◆ EXERCISES ◆
**a)** Write out the part of the Walking with Jesus letter from "We have only" to "searching for Him.", word for word.
**b)** According to the Walking with Jesus letter, in which Bible passage is the only story of Jesus growing up in Nazareth found?

◆ EXTRACT TO READ ◆
--

Hello, my “Walking with Jesus” friends,
Yesterday we considered the Christmas question “WHY Nazareth” as we looked at the complicated process required for Joseph, Mary and her infant son miraculous Jesus to end up settling in the village of Nazareth in Galilee.
We have only one story in the Bible about the childhood of Jesus growing up in Nazareth and as you may know it’s found in Luke 2:41-52. This is that very special occasion when Joseph led his family to Jerusalem for the annual Passover celebration and Jesus, having reached 12 years of age, may have experienced what today is often called a “Bar Mitzvah” as a boy becomes a young man. While His earthly family began their return trip to Nazareth, young Jesus remained in Jerusalem and was fully engaged in theological discussions with the teachers of the Jewish Biblical laws when Joseph and Mary returned to Jerusalem searching for Him.
The record of their conversation is very significant: “They found Jesus in the temple courts, sitting among the teachers of the law, listening to them and asking them questions. Everyone who heard Him was amazed at His understanding and His answers. When Joseph and Mary saw Him, they were amazed. His mother said to Him, ‘Son, why have you treated us like this? Your father and I have been anxiously searching for You.” (Luke 2:46-48)

--

◆ EXTRACTED MATERIAL ◆

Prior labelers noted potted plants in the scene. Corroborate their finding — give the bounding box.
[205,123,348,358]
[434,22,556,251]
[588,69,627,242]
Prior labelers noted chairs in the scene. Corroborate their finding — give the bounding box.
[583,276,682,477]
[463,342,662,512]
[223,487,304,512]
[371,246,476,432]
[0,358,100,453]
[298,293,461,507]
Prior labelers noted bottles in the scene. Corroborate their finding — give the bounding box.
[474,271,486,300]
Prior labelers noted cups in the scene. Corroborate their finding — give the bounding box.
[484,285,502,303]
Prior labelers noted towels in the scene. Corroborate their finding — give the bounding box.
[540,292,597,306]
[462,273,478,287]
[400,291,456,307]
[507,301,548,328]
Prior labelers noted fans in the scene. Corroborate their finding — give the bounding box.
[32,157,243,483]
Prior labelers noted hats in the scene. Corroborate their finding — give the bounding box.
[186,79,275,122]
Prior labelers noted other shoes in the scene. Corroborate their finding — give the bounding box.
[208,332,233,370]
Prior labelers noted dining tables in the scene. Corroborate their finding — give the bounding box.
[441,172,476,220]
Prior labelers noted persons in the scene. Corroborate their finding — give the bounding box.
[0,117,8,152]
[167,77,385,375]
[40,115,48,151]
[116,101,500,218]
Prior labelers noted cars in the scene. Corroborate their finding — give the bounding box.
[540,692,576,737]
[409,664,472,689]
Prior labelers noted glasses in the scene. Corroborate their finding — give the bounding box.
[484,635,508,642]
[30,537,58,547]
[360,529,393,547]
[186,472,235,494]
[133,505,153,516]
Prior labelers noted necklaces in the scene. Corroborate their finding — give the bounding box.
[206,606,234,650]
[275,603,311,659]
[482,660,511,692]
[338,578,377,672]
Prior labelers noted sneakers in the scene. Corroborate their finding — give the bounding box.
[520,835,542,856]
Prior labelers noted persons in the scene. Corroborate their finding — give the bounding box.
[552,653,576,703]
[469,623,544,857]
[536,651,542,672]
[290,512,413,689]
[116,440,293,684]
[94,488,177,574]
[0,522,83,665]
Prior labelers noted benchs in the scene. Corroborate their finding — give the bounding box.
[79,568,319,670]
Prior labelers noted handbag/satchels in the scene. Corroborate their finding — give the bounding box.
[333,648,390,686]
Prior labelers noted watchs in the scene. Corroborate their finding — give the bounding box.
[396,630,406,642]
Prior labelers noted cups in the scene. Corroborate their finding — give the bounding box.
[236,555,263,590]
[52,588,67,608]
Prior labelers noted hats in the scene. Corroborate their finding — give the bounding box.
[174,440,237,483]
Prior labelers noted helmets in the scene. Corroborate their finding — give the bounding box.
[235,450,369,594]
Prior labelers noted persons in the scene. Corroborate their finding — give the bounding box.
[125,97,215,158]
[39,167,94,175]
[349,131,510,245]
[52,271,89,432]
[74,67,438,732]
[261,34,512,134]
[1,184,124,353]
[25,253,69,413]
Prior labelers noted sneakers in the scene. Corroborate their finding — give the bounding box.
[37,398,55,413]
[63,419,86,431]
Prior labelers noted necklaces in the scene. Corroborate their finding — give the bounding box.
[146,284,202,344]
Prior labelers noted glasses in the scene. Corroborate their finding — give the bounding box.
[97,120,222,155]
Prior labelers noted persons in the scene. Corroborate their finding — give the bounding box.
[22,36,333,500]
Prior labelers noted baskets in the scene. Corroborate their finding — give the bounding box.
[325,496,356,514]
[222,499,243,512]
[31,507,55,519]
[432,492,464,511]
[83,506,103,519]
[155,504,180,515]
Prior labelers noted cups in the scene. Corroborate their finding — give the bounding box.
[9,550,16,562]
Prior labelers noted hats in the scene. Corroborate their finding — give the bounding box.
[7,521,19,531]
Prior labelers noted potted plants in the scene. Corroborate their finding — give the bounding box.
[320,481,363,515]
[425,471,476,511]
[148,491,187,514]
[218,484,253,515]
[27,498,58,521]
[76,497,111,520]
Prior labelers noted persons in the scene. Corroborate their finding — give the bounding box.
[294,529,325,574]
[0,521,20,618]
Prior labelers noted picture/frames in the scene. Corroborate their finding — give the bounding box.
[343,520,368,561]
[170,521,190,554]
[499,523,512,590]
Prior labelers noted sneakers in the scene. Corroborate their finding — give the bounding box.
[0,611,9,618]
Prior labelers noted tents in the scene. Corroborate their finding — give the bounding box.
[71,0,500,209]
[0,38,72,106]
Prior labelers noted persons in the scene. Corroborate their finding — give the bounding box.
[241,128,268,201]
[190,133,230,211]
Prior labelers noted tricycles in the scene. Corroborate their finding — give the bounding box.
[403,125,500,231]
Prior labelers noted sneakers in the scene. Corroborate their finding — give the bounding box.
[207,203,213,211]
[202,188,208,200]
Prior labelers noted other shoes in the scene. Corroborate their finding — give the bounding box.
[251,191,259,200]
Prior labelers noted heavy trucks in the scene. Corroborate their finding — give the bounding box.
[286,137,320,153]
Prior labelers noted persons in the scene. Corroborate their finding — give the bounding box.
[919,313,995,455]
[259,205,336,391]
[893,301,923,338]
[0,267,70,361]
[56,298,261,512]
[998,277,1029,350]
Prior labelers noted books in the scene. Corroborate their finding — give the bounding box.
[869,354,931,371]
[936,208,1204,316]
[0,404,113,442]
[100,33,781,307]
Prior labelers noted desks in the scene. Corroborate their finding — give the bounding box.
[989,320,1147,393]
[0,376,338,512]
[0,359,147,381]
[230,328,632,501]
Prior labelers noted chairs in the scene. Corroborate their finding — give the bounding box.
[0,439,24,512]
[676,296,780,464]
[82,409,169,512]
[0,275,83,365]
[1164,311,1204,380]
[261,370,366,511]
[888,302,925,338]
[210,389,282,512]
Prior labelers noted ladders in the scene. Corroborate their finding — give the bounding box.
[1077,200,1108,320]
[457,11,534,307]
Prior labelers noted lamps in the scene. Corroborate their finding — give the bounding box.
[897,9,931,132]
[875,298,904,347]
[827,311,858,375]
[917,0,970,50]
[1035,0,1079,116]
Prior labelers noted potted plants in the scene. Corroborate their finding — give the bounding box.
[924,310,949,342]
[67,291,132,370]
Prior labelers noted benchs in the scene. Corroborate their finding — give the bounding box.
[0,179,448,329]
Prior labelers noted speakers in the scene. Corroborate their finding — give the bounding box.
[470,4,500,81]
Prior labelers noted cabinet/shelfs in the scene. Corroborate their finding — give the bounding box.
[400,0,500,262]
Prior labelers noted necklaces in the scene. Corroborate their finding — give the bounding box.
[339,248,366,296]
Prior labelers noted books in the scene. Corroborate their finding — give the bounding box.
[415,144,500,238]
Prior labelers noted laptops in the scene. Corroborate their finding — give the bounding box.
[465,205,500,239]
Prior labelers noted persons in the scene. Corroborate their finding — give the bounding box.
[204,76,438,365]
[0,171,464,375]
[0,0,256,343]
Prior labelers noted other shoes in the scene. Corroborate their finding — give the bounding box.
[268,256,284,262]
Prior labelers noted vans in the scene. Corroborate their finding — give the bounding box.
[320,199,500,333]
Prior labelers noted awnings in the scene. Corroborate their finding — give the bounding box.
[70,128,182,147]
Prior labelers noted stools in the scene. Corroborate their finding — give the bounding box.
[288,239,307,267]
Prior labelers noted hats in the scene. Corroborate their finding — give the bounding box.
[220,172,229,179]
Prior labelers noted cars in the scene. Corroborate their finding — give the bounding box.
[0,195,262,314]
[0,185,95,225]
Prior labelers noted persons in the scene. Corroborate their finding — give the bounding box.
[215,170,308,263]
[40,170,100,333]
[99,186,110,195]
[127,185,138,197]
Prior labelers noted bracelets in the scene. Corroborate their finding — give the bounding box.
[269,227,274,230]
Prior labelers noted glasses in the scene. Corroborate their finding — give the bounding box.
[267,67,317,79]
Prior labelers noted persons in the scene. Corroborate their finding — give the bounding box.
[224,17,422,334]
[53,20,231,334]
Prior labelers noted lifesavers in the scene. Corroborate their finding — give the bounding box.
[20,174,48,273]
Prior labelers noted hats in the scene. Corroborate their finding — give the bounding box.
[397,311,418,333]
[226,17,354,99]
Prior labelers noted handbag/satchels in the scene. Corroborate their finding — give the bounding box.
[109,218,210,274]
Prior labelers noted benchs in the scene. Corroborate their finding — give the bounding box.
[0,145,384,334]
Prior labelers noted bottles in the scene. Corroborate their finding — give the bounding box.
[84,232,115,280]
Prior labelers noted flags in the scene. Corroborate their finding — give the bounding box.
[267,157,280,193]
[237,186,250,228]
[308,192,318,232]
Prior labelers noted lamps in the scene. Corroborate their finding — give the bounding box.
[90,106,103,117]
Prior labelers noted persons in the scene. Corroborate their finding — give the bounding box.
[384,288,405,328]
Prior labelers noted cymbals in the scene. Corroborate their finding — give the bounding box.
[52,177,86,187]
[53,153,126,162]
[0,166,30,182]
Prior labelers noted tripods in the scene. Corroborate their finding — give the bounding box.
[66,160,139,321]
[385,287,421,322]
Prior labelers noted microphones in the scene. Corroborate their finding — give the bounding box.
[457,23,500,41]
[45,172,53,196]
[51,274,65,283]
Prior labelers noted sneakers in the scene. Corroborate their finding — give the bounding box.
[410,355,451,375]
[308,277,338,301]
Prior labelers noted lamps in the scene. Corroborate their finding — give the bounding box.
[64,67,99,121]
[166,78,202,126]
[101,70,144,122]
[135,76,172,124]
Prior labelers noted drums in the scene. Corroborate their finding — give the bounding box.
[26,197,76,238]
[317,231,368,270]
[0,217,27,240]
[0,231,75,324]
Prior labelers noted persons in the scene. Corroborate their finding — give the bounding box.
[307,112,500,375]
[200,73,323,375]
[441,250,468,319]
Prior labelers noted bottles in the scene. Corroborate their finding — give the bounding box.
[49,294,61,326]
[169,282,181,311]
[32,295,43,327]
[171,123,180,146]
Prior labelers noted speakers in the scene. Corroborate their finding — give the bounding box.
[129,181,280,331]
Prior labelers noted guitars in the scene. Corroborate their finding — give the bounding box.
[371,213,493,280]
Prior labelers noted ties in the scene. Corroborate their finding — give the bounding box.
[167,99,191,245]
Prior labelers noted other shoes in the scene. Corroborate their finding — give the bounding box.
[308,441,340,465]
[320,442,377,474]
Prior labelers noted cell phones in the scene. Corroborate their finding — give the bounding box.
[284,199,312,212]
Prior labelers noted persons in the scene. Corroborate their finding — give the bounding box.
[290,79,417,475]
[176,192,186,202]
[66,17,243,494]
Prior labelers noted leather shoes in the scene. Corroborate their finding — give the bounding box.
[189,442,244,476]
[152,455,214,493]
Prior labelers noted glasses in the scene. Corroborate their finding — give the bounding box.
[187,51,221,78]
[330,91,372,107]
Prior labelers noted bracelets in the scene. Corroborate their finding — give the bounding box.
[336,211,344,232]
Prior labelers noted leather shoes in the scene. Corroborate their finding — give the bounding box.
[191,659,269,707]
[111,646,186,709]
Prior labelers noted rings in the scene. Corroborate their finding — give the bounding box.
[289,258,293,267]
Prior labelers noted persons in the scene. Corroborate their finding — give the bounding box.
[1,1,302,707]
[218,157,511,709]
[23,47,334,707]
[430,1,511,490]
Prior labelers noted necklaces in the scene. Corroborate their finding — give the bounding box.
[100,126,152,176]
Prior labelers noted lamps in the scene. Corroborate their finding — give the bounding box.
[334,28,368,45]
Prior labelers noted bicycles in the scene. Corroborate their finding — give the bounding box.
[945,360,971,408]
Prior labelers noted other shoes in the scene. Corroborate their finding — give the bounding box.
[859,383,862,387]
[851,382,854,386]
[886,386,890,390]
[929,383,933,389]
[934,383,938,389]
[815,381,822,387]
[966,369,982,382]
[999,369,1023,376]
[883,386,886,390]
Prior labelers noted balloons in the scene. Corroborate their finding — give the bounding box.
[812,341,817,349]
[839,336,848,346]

--

◆ SOLUTIONS TO EACH TASK ◆
**a)**
We have only one story in the Bible about the childhood of Jesus growing up in Nazareth and as you may know it’s found in Luke 2:41-52. This is that very special occasion when Joseph led his family to Jerusalem for the annual Passover celebration and Jesus, having reached 12 years of age, may have experienced what today is often called a “Bar Mitzvah” as a boy becomes a young man. While His earthly family began their return trip to Nazareth, young Jesus remained in Jerusalem and was fully engaged in theological discussions with the teachers of the Jewish Biblical laws when Joseph and Mary returned to Jerusalem searching for Him.

**b)** Luke 2:41-52